The doctrine of peremption, first discussed in Guillory v. Avoyelles Ry. Company, 104 La. 11, 28 So. 899 (1900), has repeatedly been distinguished from prescription. The result is a jurisprudential dichotomy largely unsupportable. Comment, Legal Rights and the Passage of Time, 41 La.L.Rev. 220 (1980). Under La.C.C. Art. 3458, enacted in 1982, “[pjeremption is a period of time fixed by law for the existence of a right. Unless timely exercised, the right is extinguished upon the expiration of the peremptive period.” The comments to this provision along with the other articles on peremption, Arts. 3459, 3460 and 3461, all state they do not change the law or that they clarify the law. However, ease law is not clear. Arts. 3460 and 3461 distinguish peremption from prescription since peremption may be supplied by the court on its own motion and may not be renounced, interrupted or suspended. However, the Official Comments to Art. 3461 provide that when an action asserting a right subject to peremption has been commenced or served as provided in Art. 3462 (dealing with interruption of prescription) the right has been exercised and as long as the action is pending, the lapse of the per-emption period does not extinguish the right involved.
Thus, the focus is narrowed to La.C.C. Art. 3462 which provides:
Prescription is interrupted when the owner commences action against the possessor, or when the obligee commences action against the obligor, in a court of competent jurisdiction and venue.
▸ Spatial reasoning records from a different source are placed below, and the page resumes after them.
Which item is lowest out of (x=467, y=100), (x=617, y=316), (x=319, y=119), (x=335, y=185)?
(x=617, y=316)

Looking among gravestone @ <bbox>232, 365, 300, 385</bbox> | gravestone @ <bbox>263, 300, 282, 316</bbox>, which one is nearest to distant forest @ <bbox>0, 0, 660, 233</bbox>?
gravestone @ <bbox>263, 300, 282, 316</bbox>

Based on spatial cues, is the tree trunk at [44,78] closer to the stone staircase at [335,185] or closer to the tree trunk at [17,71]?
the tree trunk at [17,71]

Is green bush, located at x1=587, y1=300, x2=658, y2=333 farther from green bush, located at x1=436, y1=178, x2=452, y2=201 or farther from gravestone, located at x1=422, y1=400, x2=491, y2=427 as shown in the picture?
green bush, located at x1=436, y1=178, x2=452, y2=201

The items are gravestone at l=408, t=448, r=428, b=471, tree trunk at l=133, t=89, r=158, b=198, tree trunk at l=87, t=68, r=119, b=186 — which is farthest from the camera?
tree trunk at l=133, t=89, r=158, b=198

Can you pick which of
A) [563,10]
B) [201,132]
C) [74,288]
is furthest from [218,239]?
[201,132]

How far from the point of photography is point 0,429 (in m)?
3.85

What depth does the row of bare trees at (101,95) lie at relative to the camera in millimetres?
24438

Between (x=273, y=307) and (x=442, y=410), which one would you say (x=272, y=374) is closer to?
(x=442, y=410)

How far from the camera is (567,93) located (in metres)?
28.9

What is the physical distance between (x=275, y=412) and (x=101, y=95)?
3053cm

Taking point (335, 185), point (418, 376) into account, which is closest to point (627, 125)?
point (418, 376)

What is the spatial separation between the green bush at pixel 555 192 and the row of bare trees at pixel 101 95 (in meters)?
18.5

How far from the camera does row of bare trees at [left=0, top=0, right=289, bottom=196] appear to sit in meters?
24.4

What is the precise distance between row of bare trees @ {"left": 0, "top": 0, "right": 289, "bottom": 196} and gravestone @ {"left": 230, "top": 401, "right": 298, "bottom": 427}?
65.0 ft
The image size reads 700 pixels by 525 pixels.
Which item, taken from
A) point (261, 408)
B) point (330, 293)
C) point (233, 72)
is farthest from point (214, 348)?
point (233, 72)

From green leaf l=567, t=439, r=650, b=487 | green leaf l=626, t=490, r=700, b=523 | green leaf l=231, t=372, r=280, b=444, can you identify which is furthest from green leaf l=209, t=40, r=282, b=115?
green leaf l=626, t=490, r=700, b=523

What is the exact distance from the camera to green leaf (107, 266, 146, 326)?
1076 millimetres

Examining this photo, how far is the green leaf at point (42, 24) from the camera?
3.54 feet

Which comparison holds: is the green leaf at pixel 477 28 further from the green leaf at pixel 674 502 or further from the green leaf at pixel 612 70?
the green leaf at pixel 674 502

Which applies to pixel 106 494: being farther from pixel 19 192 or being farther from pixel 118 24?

If action is commenced in an incompetent court, or in an improper venue, prescription is interrupted only as to a defendant served by process within the prescriptive period.
Plaintiff cannot prevail regardless of whether the doctrine of uninterruptible peremption is strictly implied, see Pounds v. Schori, 377 So.2d 1195 (La.1979), or whether deference is paid to the Official Comments and La.C.C. Art. 3462. Under Art. 3462, regardless of whether federal court is considered “competent” jurisdiction, Algiers Iron Works was not named a defendant or served within fifteen days. A prior petition interrupts prescription only as to defendants named in the petition relied upon for interruption in the absence of solidary liability between an unnamed defendant and a named defendant. Martin v. Mud Supply Company, Inc., 239 La. 616, 119 So.2d 484 (1960); Melancon v. Tassin Amphibious Equipment Corporation, 427 So.2d 932 (La.App. 4th Cir.1983), writ denied 433 So.2d 166 (La.1983).
Even if R.S. 23:1634 applied to federal court, the Administrator is required to “send by registered mail to each other party to the proceeding a copy of the petition, and such mailing shall be deemed to be completed service upon all parties.” This did not occur.
The district court judgment is reversed and the Board of Review’s decision is reinstated.
REVERSED.
. Although case law interprets the source provisions to the present La.C.C. Art. 3462, the new statute does not change the law and the Official Comments state that jurisprudence remains relevant.